BEGIN Reading text

Air Commodore Andrew Lambert, of the UK National Defence Association—a group of former military chiefs and politicians—said:

The Ministry of Defence should be worried. It always trots out the mantra of reviewing force levels but the only real solution is to deploy a sizeable force of Typhoons, at least a squadron, to buy us time to formulate a proper reinforcement package.

A Ministry of Defence spokesman said: “We regularly review force levels around the world, though we wouldn’t comment on the detail of this for obvious reasons.”

In August last year the former head of the RAF, Air Chief Marshal Sir Michael Graydon, said Britain must increase defence spending “immediately” to send a clear signal to opponents. It had only seven combat-capable squadrons (due to fall to six) compared to France’s fifteen (even Belgium has five), and only eighteen major surface combatants—five destroyers and thirteen frigates—to France’s twenty-four, despite the obvious fact that Britain is an island and France is not. In a joint letter with leading historian Andrew Roberts, Sir Michael called on Britain to take the lead in Europe and increase spending to “implement an updated strategy which takes full account of today’s changed reality”. Sir Michael and Mr Roberts said the country’s armed forces were “too small, too unbalanced, with many serious gaps”. They called for an immediate stop to defence cuts and for Britain’s defence budget to be ring-fenced against further cuts (the foreign aid budget has been “ring-fenced”, though it is hard to see how it serves comparable national interests). “Not to do so would suggest that defence is not the first duty of government, but a lower priority than several ring-fenced social services,” they said. “Such a commitment would send a clear signal not only to Russia, but to the rest of Nato, and our opponents elsewhere. “

Britain has signed up to a Nato initiative to share billions of pounds of military hardware with other countries, potentially leaving the UK incapable of fighting its own wars. Under the scheme, heavy weapons, aircraft and ships would be pooled in an effort to save money and promote co-operation. The fact that all major countries at different times have different interests is ignored. Should Argentina invade the Falklands, or Spain invade Gibraltar, can one imagine France lending Britain its only aircraft-carrier and its air-group to help retake them? Retired Air Vice-Marshal Sir John Walker has warned that independent military actions such as defending the Falklands would be impossible if Britain was sharing large parts of its small stock of vital equipment.

END Reading text

▶ [Work instructions]
1. Which people does the defence-spending passage name?
2. Pick up the defence-spending passage after its final sentence and continue it.
The rows after this point are separate material, unrelated to the defence-spending passage.

BEGIN Excerpted data

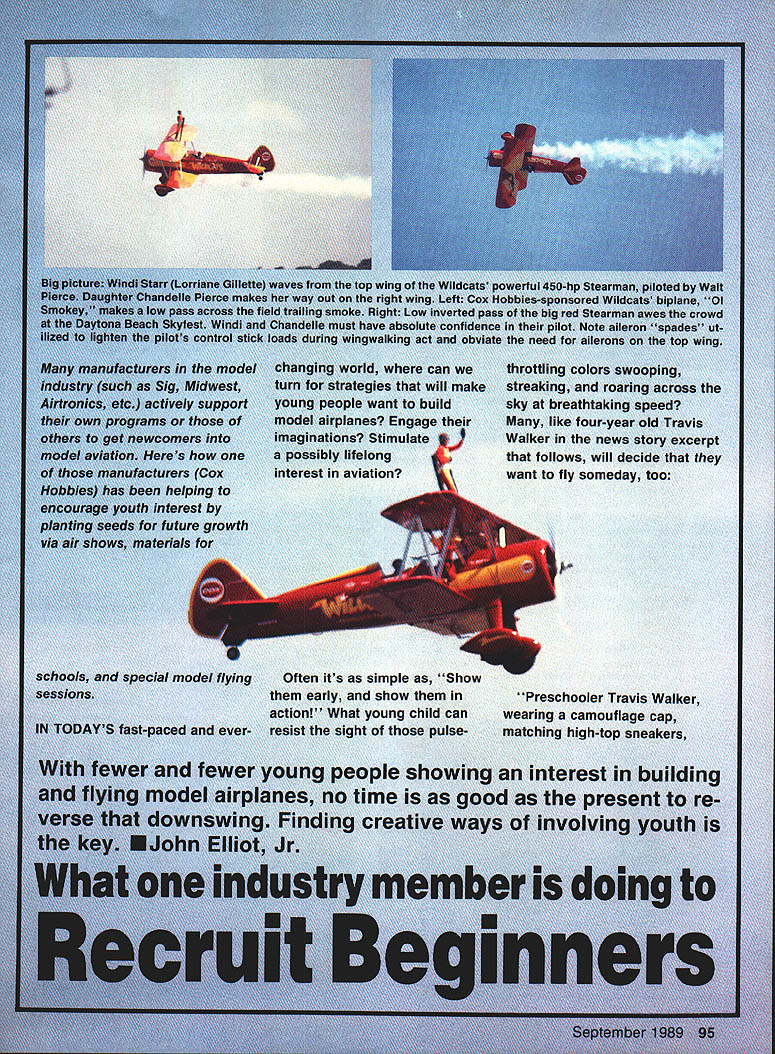 Big picture: Windi Starr (Lorriane Gillette) waves from the top wing of the Wildcats' powerful 450-hp Stearman, piloted by Walt Pierce. Daughter Chandelle Pierce makes her way out on the right wing. Left: Cox Hobbies-sponsored Wildcats' biplane, "Ol Smokey," makes a low pass across the field trailing smoke. Right: Low inverted pass of the big red Stearman awes the crowd at the Daytona Beach Skyfest. Windi and Chandelle must have absolute confidence in their pilot. Note aileron "spades" utilized to lighten the pilot's control stick loads during wingwalking act and obviate the need for ailerons on the top wing.

Many manufacturers in the model industry (such as Sig, Midwest, Airtronics, etc.) actively support their own programs or those of others to get newcomers into model aviation. Here's how one of those manufacturers (Cox Hobbies) has been helping to encourage youth interest by planting seeds for future growth via air shows, materials for schools, and special model flying sessions.

IN TODAY'S fast-paced and ever-changing world, where can we turn for strategies that will make young people want to build model airplanes? Engage their imaginations? Stimulate a possibly lifelong interest in aviation?

Often it's as simple as, "Show them early, and show them in action!" What young child can resist the sight of those pulse-throttling colors swooping, streaking, and roaring across the sky at breathtaking speed? Many, like four-year old Travis Walker in the news story excerpt that follows, will decide that they want to fly someday, too:

"Preschooler Travis Walker, wearing a camouflage cap, matching high-top sneakers,

With fewer and fewer young people showing an interest in building and flying model airplanes, no time is as good as the present to reverse that downswing. Finding creative ways of involving youth is the key. ■John Elliot, Jr.

What one industry member is doing to

Recruit Beginners

September 1989 95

END Excerpted data

▶ [Responses for each task]
1.
- Air Commodore Andrew Lambert
- Air Chief Marshal Sir Michael Graydon
- Andrew Roberts
- Retired Air Vice-Marshal Sir John Walker

2.
The moral importance of preserving a tradition and ethos of regimental identity, long a central part of British military tradition and arguably a major reason for the heroism British soldiers have so often displayed, has also been ignored. In Germany in 1919 the few surviving regiments of the German army were each appointed bearers of the—to them almost physically real—traditions and ethos of several disbanded regiments. In Britain public money is spent on left-wing anti-military propaganda of various kinds. It takes no great forensic skills to work out whodunit in the average BBC police television mystery or new “edgy” drama—the villain and murderer, if not a Tory politician, is always the respectable army officer or other “establishment” figure. How important this relentless barrage of anti-military propaganda, this attack on the whole penumbra of military and national ethos and tradition, is, it is hard to say.

Meanwhile, the number of Russian military flights probing Baltic airspace has trebled in the past year, according to Nato. Estonia says that one of its security service officers was kidnapped on the border last year and is being held in Russia. Russia has also obtained a new naval base in Cyprus.

Many defence analysts have questioned whether Nato’s eastern members could cope with a covert, multi-level campaign like that in Ukraine—irregular troops, cyber attack and skilful propaganda being used to exploit internal tensions with ethnic Russian minorities, quite large in all of the Baltic states, and particularly Estonia. The armed forces of the Baltic states, like those of Ukraine and Georgia, are desperately short of equipment.

British Defence Secretary Michael Fallon said:

It’s a very real and present danger. Putin was testing Nato all last year, if you look at the number of flights and the maritime activity. He flew two Russian bombers down the English Channel two weeks ago. We had to scramble jets very quickly to see them off. It’s the first time since the height of the Cold War that that’s happened. That just shows you, each time he does something like that, you need to be ready to respond.

Britain has scrapped the Nimrod reconnaissance planes, which were used to track intrusive Russian submarines. The Russian “Bear” nuclear-capable heavy bombers, piston-engined, are obsolete but they do not need to be up to date if they can launch up-to-date missiles. There is no innocent reason why Bears should be flown down the English Channel. In 2014 there were more than 100 interceptions of Russian warplanes, three times more than the previous year, and plainly deliberate provocation.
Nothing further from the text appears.